REAL ESTATE - Six months after it first announced it was to re-allocate half its real estate into global markets, Swedish buffer fund AP3 is reporting falling returns for the asset class because it has yet to appoint an adviser to manage the shift.
With returns on equities down in the first half, the rationale for geographic diversification to boost its outperforming real estate has become more pressing. For the first half of 2006 the €21.2bn fund returned 1.7%, down from 8.6% for the same period last year.
In contrast to domestic equities, which returned 4.2% (down from 11.7% last year), real estate returned 18.8% -- though even this represented a decline from 31.2% in 2005.
Spokeswoman Christina Kusoffsky Hillesöy would not comment on progress made in the recruitment but confirmed that an appointment was not in the offing.
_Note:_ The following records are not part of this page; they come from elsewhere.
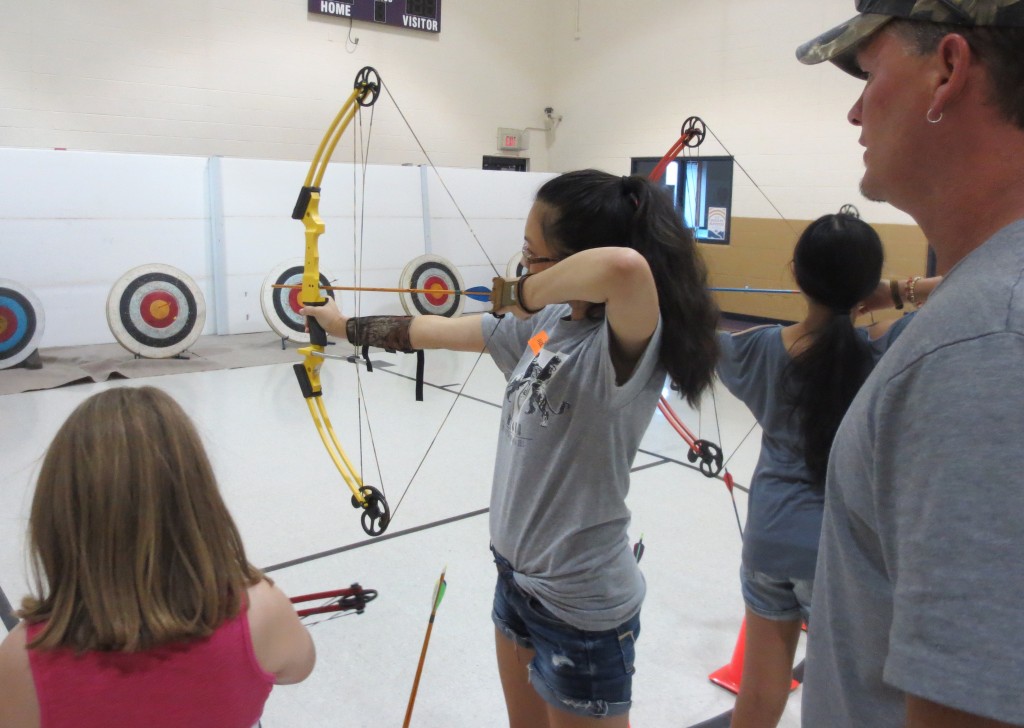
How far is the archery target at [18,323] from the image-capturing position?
14.3 ft

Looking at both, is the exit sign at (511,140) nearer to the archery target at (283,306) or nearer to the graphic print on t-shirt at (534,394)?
the archery target at (283,306)

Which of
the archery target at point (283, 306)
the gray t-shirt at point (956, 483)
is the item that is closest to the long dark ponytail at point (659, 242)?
the gray t-shirt at point (956, 483)

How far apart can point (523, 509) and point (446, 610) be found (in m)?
1.09

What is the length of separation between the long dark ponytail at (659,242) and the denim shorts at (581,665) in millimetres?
318

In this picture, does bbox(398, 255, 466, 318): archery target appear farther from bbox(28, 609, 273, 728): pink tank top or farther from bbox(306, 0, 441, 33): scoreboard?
bbox(28, 609, 273, 728): pink tank top

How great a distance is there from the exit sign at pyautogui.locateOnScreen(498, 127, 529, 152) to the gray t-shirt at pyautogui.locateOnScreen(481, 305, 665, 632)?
24.5 ft

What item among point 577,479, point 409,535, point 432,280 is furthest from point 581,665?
point 432,280

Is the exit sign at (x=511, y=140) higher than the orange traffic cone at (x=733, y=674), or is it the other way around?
the exit sign at (x=511, y=140)

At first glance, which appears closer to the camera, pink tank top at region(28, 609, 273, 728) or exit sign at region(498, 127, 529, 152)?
pink tank top at region(28, 609, 273, 728)

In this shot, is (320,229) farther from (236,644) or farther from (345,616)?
(236,644)

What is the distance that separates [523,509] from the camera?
1.02m

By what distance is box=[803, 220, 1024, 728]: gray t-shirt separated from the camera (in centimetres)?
35

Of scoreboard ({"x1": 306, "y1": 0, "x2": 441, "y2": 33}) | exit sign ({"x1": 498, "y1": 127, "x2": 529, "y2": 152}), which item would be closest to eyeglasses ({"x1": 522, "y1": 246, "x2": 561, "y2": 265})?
scoreboard ({"x1": 306, "y1": 0, "x2": 441, "y2": 33})

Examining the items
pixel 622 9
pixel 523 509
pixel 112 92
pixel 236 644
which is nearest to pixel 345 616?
pixel 523 509
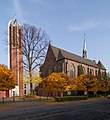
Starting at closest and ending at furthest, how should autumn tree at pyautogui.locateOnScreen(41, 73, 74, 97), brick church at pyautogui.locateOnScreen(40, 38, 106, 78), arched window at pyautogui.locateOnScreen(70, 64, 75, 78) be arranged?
autumn tree at pyautogui.locateOnScreen(41, 73, 74, 97) < brick church at pyautogui.locateOnScreen(40, 38, 106, 78) < arched window at pyautogui.locateOnScreen(70, 64, 75, 78)

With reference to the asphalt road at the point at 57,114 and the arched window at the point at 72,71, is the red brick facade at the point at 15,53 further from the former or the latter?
the asphalt road at the point at 57,114

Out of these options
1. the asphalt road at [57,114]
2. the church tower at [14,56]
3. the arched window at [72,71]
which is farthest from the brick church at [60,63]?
the asphalt road at [57,114]

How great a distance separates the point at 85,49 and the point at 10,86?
3028 inches

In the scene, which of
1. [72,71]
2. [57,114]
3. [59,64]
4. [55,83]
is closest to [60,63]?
[59,64]

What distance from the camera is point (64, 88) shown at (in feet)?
137

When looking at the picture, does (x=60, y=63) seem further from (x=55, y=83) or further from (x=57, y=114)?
(x=57, y=114)

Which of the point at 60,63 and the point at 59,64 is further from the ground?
the point at 60,63

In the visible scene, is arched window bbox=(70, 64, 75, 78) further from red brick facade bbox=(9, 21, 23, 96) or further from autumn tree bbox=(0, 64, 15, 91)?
autumn tree bbox=(0, 64, 15, 91)

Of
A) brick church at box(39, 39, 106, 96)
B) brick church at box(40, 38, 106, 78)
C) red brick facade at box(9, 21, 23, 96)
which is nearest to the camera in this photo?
red brick facade at box(9, 21, 23, 96)

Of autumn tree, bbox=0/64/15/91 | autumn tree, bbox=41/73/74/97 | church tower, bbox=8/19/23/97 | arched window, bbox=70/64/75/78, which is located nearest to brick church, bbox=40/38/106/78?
arched window, bbox=70/64/75/78

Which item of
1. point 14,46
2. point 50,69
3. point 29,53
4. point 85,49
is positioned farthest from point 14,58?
point 85,49

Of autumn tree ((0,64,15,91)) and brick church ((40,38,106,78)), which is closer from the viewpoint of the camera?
autumn tree ((0,64,15,91))

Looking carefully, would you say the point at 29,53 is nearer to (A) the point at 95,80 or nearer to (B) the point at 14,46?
(B) the point at 14,46

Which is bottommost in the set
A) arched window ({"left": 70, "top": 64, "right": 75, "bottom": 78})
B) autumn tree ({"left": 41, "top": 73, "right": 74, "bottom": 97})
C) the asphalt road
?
the asphalt road
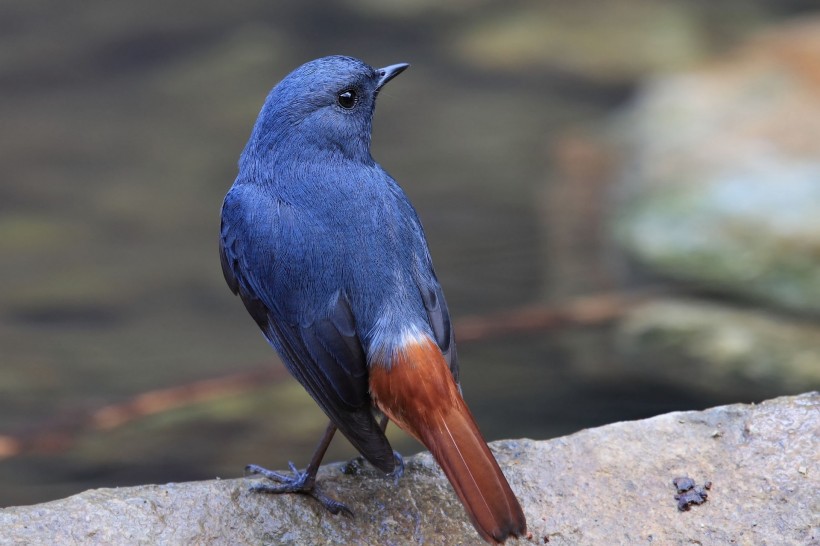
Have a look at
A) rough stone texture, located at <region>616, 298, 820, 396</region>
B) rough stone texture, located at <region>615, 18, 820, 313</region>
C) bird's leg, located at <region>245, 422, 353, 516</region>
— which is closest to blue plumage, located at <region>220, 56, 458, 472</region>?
bird's leg, located at <region>245, 422, 353, 516</region>

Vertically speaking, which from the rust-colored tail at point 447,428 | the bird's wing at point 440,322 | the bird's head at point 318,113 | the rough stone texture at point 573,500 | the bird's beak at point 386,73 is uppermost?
the bird's beak at point 386,73

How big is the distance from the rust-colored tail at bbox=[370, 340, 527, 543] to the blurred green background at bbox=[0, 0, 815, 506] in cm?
300

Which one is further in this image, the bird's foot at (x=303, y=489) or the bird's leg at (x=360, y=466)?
the bird's leg at (x=360, y=466)

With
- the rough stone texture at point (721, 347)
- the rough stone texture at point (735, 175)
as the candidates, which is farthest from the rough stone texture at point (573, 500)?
the rough stone texture at point (735, 175)

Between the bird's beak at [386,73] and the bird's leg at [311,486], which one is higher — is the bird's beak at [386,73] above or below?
above

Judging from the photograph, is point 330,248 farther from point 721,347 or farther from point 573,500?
point 721,347

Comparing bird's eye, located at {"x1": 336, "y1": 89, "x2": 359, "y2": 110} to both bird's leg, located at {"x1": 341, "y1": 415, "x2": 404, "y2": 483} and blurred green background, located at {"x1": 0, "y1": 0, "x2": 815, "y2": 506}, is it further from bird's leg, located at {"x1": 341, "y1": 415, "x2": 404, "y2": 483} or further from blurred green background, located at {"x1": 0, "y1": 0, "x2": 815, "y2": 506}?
blurred green background, located at {"x1": 0, "y1": 0, "x2": 815, "y2": 506}

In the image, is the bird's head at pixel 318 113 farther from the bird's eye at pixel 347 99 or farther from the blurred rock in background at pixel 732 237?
the blurred rock in background at pixel 732 237

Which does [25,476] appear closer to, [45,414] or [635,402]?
[45,414]

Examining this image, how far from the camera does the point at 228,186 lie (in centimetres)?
952

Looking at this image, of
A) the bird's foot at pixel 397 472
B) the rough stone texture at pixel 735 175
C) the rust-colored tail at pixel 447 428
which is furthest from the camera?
the rough stone texture at pixel 735 175

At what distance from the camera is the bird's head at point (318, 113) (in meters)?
3.70

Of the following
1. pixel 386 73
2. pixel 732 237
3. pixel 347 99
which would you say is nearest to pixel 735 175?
pixel 732 237

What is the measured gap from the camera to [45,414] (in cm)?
664
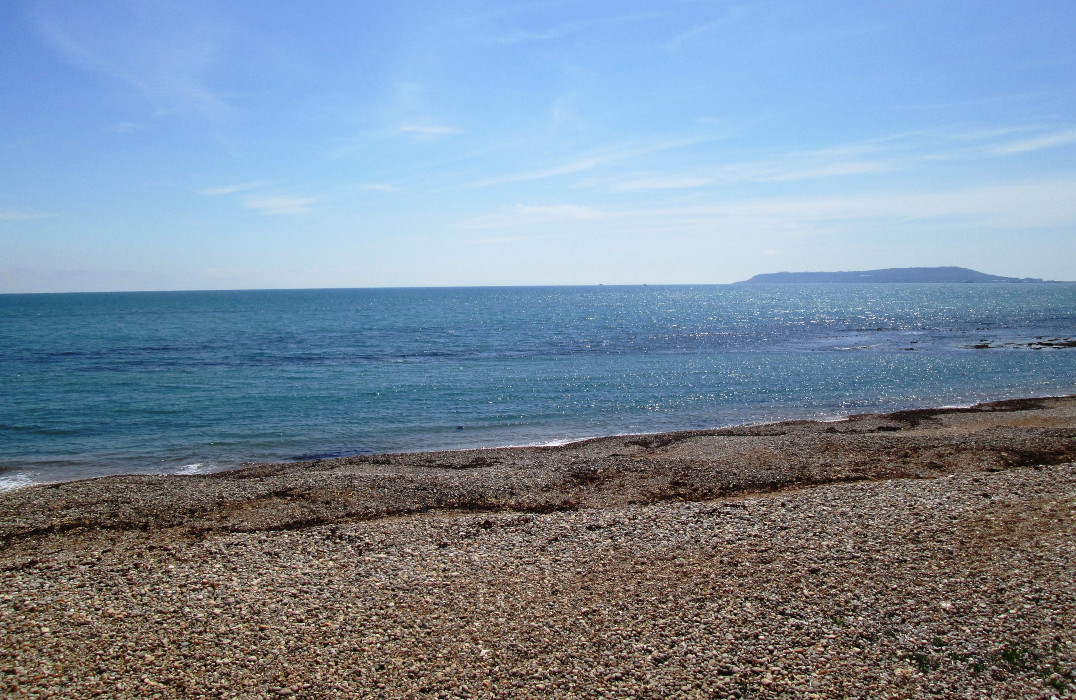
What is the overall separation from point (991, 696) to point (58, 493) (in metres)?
21.5

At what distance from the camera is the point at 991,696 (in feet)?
26.2

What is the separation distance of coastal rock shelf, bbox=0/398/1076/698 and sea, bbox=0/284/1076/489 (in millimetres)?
8252

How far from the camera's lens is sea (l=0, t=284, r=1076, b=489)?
26578mm

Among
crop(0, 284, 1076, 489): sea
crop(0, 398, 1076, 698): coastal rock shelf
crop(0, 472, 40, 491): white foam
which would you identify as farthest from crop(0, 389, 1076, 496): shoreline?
crop(0, 398, 1076, 698): coastal rock shelf

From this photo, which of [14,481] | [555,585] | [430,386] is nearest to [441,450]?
[14,481]

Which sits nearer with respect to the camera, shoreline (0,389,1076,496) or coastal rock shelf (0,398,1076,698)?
coastal rock shelf (0,398,1076,698)

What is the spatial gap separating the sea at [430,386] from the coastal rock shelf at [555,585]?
8252mm

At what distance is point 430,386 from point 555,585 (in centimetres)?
2891

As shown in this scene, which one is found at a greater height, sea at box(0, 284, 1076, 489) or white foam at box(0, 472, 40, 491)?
sea at box(0, 284, 1076, 489)

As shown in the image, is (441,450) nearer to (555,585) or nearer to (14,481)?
(14,481)

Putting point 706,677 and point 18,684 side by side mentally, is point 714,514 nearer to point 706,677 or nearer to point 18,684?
point 706,677

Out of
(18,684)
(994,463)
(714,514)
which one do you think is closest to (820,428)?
(994,463)

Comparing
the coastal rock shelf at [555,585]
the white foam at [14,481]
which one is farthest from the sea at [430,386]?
the coastal rock shelf at [555,585]

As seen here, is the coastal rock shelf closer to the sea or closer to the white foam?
the white foam
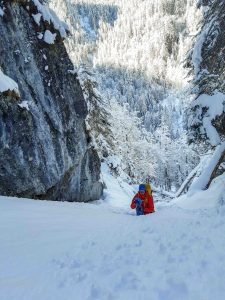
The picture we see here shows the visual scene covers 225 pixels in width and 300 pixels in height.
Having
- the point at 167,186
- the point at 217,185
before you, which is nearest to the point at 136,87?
the point at 167,186

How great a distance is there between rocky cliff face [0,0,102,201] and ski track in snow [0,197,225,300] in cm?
340

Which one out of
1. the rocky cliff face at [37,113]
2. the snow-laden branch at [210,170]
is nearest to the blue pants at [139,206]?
the snow-laden branch at [210,170]

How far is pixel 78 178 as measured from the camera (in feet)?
52.3

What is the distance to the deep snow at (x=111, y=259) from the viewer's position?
4246mm

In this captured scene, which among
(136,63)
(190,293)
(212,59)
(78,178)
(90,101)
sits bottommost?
(190,293)

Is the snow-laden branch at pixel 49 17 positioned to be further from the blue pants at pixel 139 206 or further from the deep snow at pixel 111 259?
the deep snow at pixel 111 259

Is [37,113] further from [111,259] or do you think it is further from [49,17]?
[111,259]

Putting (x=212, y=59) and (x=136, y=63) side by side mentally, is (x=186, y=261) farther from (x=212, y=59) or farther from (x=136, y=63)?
(x=136, y=63)

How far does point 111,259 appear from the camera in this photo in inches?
216

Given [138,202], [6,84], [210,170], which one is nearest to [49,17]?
[6,84]

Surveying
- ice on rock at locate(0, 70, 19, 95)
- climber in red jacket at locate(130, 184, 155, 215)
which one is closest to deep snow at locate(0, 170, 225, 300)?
climber in red jacket at locate(130, 184, 155, 215)

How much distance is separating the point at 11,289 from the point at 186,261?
247cm

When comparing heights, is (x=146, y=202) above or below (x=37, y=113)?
below

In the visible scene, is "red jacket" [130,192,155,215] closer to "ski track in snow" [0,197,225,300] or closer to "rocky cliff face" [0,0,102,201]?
"ski track in snow" [0,197,225,300]
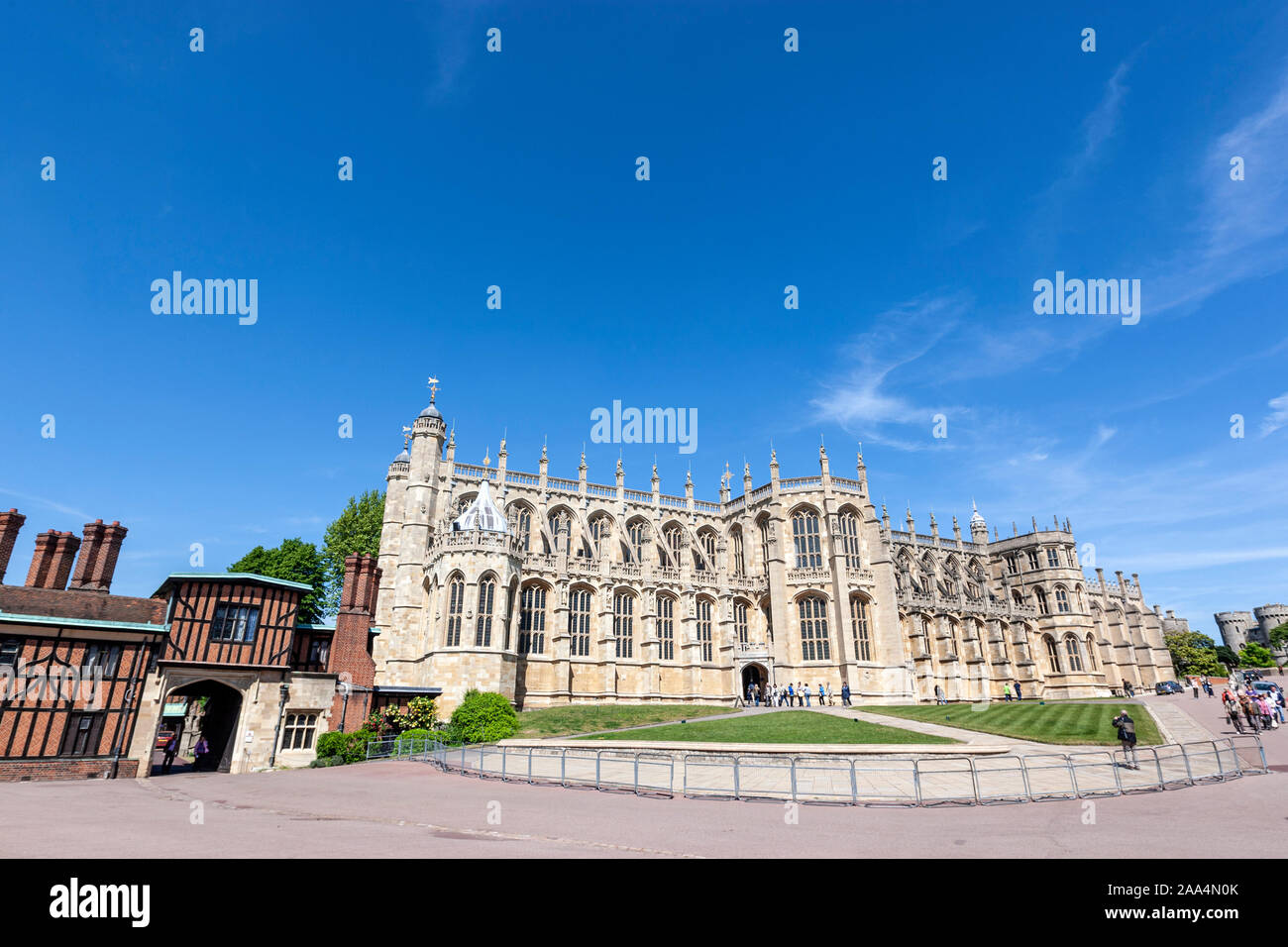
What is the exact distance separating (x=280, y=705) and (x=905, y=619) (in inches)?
1682

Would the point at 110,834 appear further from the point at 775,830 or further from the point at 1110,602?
the point at 1110,602

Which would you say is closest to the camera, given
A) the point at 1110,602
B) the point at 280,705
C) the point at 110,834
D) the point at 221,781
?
the point at 110,834

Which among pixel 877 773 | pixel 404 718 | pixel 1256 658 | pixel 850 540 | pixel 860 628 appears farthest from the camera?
pixel 1256 658

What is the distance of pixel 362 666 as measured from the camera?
88.3 ft

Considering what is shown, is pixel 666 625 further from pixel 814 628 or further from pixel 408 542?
pixel 408 542

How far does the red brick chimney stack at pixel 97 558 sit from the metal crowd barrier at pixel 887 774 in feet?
51.1

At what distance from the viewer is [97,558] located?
83.7 ft

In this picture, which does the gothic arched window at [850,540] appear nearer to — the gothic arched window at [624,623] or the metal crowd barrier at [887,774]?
the gothic arched window at [624,623]

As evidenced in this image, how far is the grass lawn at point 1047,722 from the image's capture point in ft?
73.5

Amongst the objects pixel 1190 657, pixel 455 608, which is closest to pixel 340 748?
pixel 455 608

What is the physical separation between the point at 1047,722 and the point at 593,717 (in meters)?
20.0

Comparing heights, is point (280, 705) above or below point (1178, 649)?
below

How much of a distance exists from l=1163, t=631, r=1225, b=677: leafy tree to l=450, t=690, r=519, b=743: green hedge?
77.1 m
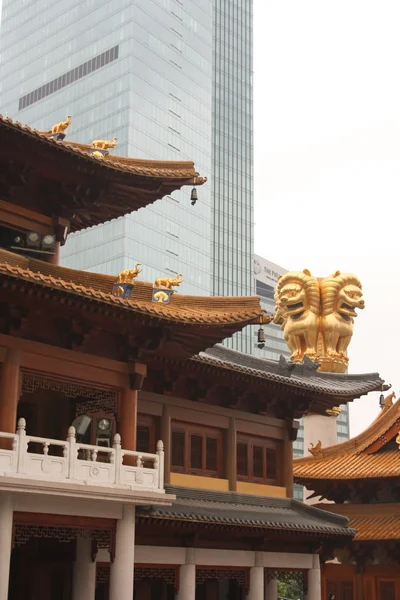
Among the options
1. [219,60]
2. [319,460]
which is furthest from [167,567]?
[219,60]

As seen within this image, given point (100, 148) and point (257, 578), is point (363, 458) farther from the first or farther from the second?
point (100, 148)

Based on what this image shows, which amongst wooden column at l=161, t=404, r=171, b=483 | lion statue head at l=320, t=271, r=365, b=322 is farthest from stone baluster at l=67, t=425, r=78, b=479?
lion statue head at l=320, t=271, r=365, b=322

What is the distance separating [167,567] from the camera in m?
24.4

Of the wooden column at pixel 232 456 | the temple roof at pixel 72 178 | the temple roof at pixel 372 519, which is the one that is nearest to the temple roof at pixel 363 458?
the temple roof at pixel 372 519

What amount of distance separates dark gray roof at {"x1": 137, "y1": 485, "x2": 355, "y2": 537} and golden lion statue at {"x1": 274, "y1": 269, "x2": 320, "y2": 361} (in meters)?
15.6

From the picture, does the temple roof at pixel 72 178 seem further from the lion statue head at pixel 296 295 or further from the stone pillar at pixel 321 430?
the lion statue head at pixel 296 295

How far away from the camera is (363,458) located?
35.7 m

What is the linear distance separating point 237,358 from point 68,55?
97296mm

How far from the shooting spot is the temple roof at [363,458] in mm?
34250

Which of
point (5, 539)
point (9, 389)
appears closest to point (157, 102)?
point (9, 389)

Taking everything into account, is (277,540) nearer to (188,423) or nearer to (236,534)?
(236,534)

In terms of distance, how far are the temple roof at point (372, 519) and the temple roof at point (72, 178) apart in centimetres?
1446

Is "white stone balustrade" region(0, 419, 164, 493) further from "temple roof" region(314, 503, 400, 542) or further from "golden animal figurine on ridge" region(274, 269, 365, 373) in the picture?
"golden animal figurine on ridge" region(274, 269, 365, 373)

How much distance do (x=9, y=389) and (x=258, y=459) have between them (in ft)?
36.4
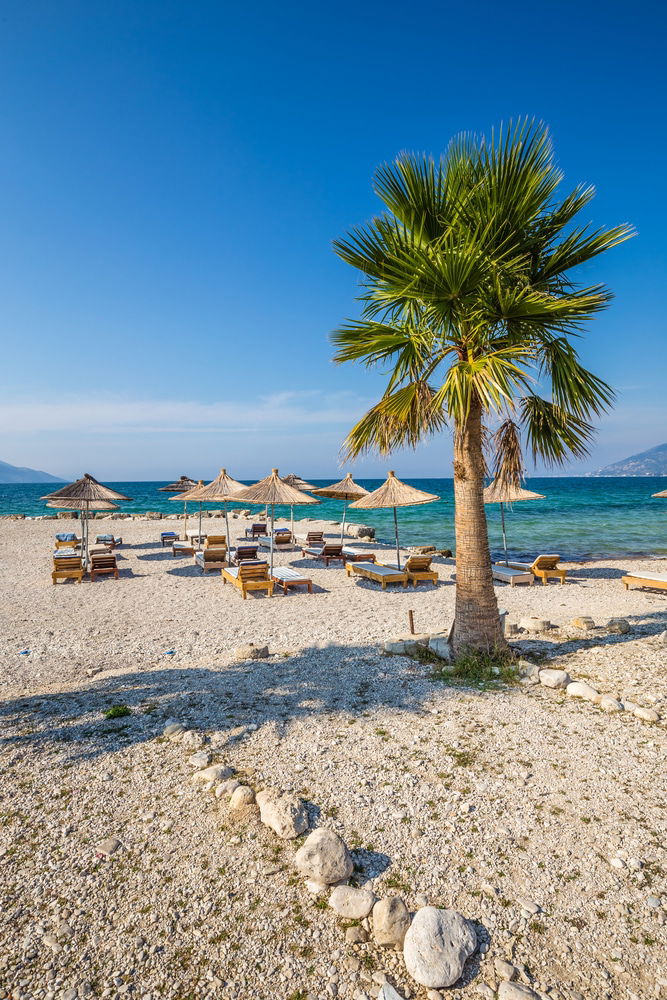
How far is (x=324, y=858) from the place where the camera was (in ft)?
10.8

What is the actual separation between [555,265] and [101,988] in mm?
8053

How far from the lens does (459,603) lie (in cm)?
724

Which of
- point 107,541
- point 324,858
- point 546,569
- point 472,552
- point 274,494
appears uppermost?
point 274,494

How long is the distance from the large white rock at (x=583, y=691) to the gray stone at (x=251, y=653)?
445cm

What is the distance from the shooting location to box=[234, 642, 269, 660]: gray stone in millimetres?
7844

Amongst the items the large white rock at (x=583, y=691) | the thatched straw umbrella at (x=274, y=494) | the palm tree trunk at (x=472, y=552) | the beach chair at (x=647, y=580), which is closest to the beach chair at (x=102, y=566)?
the thatched straw umbrella at (x=274, y=494)

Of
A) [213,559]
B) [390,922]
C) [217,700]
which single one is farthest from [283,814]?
[213,559]

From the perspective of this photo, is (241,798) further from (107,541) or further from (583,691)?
(107,541)

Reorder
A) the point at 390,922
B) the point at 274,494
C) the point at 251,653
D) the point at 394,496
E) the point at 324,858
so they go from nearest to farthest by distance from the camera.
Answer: the point at 390,922
the point at 324,858
the point at 251,653
the point at 274,494
the point at 394,496

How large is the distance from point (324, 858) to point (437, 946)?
885mm

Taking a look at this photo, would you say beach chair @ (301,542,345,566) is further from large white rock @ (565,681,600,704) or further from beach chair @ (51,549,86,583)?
large white rock @ (565,681,600,704)

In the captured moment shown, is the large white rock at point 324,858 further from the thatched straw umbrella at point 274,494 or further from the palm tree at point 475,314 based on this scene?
the thatched straw umbrella at point 274,494

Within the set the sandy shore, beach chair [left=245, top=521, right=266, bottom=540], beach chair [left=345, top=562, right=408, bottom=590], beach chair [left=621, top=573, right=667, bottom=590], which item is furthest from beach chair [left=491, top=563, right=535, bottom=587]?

Nor has the pension fund set out a timeframe for reaching its real estate allocation target of 8.5%, announced at the end of last year following a strategic review. The fund is currently 2.4% invested in real estate.
“We haven’t reached that goal yet,” said Kusoffsky Hillesöy. “It takes time to build up a portfolio.”
The pension fund announced its decision to expand 50% of its real estate allocation internationally at the end of last year. However, the plan is effectively on hold until the pension fund appoints an adviser.